Selected text:
=== Begin Enclosure ===

In most states, a radon disclosure is required by law during the sale of a home.
Information required in the disclosure varies state by state, but usually it warns homeowners about the dangers of radon. It may also include any previous testing results or info about a mitigation system where applicable.
As for radon testing, it’s not required by law in an overwhelming majority of US states.
The US Environmental Protection Agency DOES recommend everyone test their home for radon, including those being bought or sold.
Radon testing is not expensive at all, A-1 offers Free Radon Testing within 30 miles of our offices. So it all comes down to this question: Would you rather be safe than sorry? A home with elevated radon gas levels within is a toxic and unhealthy environment.
If your answer is yes, you’d rather be safe, then have your home tested.
If you’re a seller, consider how you would feel moving into a new home that turns out to be dangerous. It’s not a positive experience at all, so you should also consider testing your home before listing it on the market.
Should I Walk Away from a Purchase if Elevated Radon Levels are Discovered?
It can be a scary prospect knowing that you’re about to buy a home that may not even be safe to live in. But there’s no reason to panic or back out of a deal.

=== End Enclosure ===

Required action:
Carry on the piece about radon in home sales, starting right after its last sentence. The items that come next aren't needed for anything here.

Records shown:
=== Begin Enclosure ===

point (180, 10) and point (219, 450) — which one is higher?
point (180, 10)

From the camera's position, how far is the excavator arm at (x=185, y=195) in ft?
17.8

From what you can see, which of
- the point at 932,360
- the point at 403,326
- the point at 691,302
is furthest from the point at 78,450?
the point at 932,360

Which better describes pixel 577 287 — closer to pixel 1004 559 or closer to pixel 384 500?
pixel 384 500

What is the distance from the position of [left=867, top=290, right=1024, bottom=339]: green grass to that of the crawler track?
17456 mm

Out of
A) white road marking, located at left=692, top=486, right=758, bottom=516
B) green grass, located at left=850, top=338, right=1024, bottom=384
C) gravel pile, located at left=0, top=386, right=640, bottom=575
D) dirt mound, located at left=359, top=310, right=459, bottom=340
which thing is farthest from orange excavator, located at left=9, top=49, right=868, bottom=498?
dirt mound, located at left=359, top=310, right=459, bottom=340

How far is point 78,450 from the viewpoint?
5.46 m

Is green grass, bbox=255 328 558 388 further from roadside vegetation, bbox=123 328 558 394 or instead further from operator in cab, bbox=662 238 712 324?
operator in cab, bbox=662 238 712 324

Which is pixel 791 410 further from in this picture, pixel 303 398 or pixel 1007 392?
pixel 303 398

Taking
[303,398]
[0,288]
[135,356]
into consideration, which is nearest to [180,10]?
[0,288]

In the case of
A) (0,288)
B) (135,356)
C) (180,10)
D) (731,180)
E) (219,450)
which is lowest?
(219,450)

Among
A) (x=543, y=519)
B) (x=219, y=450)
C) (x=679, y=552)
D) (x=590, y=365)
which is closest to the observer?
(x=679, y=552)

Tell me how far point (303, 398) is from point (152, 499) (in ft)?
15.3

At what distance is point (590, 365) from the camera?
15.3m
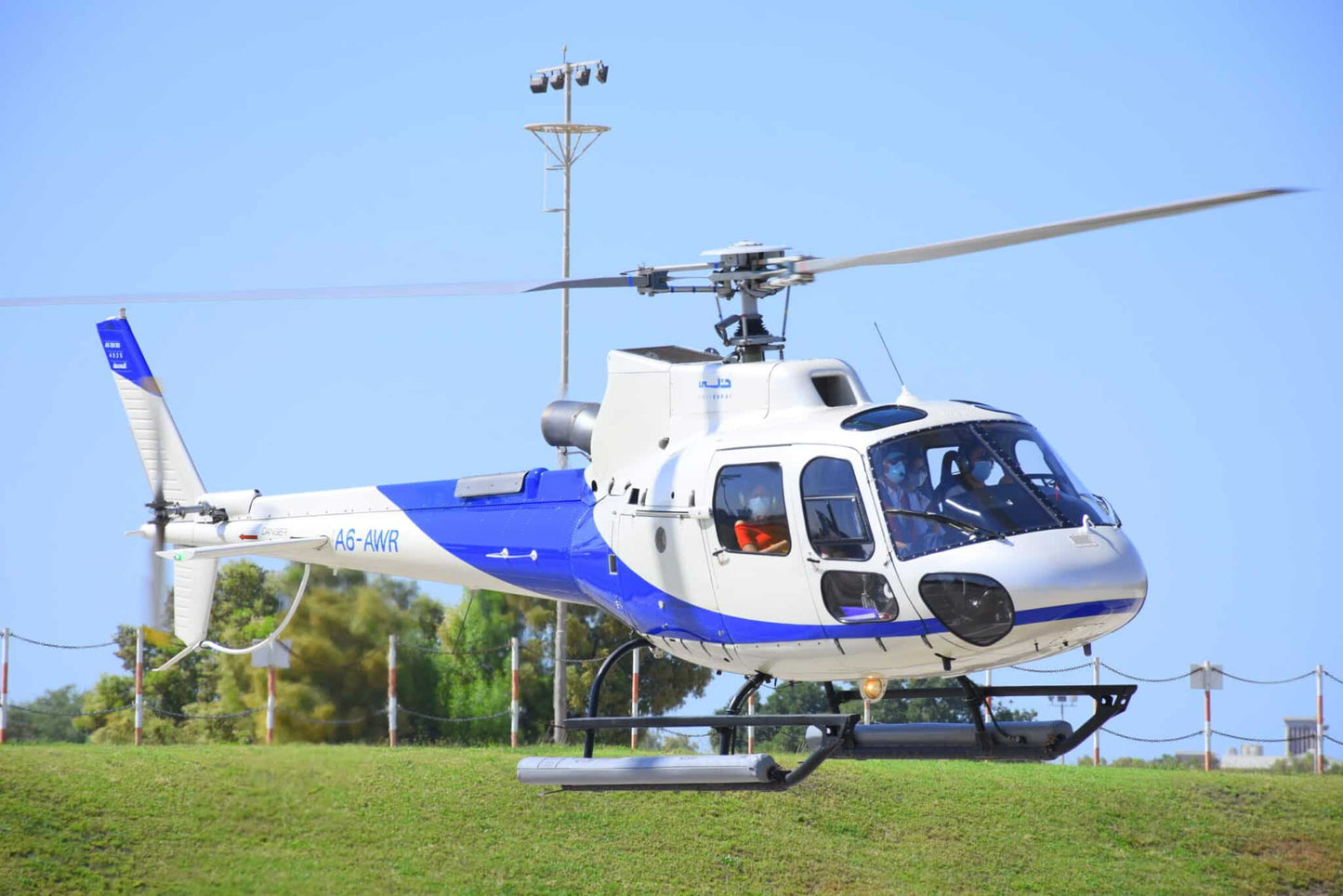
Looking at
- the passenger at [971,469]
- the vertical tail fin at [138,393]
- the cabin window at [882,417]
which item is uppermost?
the vertical tail fin at [138,393]

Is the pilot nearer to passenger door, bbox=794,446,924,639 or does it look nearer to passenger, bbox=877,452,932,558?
passenger door, bbox=794,446,924,639

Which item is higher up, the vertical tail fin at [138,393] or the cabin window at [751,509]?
the vertical tail fin at [138,393]

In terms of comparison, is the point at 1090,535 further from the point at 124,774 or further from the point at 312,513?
the point at 124,774

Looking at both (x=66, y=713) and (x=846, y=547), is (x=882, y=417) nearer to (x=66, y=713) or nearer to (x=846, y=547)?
(x=846, y=547)

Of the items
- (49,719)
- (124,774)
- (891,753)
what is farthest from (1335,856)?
(49,719)

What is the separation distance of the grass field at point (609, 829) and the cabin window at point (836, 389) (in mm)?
5762

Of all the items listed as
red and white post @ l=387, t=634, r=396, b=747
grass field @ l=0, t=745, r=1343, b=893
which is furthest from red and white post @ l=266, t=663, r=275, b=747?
red and white post @ l=387, t=634, r=396, b=747

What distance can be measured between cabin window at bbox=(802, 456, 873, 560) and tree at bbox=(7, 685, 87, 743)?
12.2 m

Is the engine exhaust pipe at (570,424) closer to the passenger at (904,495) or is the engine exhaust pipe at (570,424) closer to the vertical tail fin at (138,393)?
the passenger at (904,495)

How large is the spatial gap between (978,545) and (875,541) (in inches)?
27.1

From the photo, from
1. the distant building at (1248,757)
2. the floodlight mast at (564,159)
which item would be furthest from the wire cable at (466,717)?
the distant building at (1248,757)

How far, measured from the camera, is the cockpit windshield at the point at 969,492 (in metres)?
10.4

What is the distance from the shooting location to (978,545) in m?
10.3

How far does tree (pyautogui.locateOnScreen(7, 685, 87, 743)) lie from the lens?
19531 millimetres
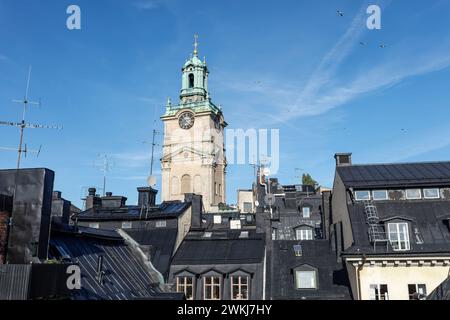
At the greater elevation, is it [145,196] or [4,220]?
[145,196]

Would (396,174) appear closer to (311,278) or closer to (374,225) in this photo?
(374,225)

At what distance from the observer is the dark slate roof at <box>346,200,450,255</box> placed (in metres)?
25.8

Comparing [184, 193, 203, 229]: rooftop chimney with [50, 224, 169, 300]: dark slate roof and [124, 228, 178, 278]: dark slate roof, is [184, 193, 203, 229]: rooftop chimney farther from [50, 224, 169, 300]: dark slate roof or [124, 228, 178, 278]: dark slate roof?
[50, 224, 169, 300]: dark slate roof

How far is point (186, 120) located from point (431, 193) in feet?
236

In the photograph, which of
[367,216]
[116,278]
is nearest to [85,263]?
[116,278]

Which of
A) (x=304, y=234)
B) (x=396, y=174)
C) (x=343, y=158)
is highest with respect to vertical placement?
(x=343, y=158)

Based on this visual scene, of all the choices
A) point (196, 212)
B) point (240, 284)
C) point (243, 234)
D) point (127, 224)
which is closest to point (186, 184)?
point (196, 212)

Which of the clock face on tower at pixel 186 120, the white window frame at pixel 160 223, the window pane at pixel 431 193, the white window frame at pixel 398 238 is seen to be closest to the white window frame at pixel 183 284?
the white window frame at pixel 160 223

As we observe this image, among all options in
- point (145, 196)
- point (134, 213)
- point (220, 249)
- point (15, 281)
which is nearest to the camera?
point (15, 281)

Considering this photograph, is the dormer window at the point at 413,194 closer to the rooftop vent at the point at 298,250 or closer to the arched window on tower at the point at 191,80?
the rooftop vent at the point at 298,250

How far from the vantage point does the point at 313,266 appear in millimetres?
31281

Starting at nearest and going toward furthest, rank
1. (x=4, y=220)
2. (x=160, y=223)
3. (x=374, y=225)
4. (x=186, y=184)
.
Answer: (x=4, y=220)
(x=374, y=225)
(x=160, y=223)
(x=186, y=184)

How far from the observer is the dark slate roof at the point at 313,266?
96.3ft

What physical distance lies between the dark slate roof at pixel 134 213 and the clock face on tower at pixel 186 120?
54267 millimetres
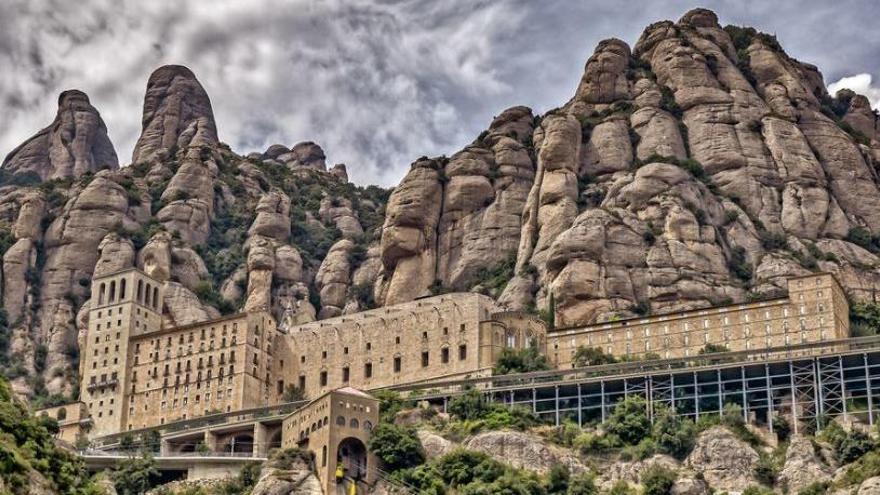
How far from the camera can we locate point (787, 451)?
105 meters

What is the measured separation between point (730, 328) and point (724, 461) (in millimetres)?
26281

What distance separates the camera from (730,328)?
427 feet

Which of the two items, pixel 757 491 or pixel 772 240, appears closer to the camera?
pixel 757 491

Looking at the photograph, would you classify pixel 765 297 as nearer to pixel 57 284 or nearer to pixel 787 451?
pixel 787 451

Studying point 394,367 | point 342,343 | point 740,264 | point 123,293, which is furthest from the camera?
point 740,264

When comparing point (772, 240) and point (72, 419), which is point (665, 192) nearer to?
point (772, 240)

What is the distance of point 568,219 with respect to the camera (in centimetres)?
15575

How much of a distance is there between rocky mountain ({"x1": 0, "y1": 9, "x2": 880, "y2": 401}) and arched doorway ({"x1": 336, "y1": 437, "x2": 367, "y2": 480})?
33929 millimetres

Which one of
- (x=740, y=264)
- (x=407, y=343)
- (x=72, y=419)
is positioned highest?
(x=740, y=264)

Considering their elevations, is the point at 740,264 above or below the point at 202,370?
above

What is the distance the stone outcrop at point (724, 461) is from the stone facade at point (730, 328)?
66.6 ft

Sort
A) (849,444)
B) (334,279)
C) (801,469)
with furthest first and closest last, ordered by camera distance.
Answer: (334,279) → (849,444) → (801,469)

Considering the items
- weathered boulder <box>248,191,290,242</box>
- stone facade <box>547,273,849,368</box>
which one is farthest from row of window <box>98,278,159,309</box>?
stone facade <box>547,273,849,368</box>

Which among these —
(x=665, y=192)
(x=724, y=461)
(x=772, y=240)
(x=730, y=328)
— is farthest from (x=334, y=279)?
(x=724, y=461)
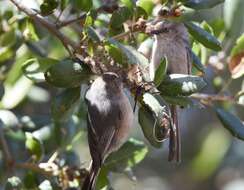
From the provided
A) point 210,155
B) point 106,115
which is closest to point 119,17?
point 106,115

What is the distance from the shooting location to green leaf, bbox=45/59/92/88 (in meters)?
1.33

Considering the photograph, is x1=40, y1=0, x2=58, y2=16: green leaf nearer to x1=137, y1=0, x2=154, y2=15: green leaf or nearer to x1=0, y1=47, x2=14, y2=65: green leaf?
x1=137, y1=0, x2=154, y2=15: green leaf

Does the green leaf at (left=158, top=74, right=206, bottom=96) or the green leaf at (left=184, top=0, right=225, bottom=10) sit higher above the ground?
the green leaf at (left=184, top=0, right=225, bottom=10)

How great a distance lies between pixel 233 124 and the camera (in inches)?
60.2

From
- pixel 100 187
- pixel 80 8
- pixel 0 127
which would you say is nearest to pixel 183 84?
pixel 80 8

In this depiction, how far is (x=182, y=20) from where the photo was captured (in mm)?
1467

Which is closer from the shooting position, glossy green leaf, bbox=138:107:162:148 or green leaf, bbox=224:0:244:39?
glossy green leaf, bbox=138:107:162:148

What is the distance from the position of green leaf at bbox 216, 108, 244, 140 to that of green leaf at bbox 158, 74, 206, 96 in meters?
0.25

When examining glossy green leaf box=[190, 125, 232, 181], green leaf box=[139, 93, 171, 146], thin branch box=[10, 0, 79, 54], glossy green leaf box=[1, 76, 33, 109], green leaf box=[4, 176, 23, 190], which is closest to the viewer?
green leaf box=[139, 93, 171, 146]

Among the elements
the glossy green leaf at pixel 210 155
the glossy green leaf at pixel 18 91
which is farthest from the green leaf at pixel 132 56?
the glossy green leaf at pixel 210 155

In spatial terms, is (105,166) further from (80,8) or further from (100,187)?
(80,8)

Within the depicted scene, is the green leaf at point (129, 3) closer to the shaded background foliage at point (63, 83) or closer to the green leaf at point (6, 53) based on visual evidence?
the shaded background foliage at point (63, 83)

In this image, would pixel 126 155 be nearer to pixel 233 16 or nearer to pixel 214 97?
pixel 214 97

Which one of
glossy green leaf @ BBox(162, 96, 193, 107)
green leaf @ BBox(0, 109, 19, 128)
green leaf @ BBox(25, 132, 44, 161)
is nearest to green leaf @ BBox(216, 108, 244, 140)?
glossy green leaf @ BBox(162, 96, 193, 107)
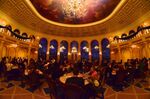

=== End Enclosure ===

Exercise answer:
If radon is discovered while negotiations are still ongoing, you can make a request to the seller to have a mitigation system installed. If you’re negotiating with a bank – or seller who is unwilling to compromise – it will fall to you to have a mitigation system put in.
Don’t let the discovery of elevated radon sour your deal, provided you have ample funds.
Again, you will want to fix the problem before you move into the home and begin living there. Just keep that in mind.
As a seller, this can be a frustrating experience especially when you just want to move on with your life. But consider the facts. Radon is the leading cause of lung cancer in non-smokers, and it claims the lives of more than 21,000 each year.
Even if you think it’s a bunch of nonsense, do you really want to be responsible for harming a family? Any decent human being wouldn’t. That is why you should work out some a solution with the buyer in the event that elevated radon is discovered.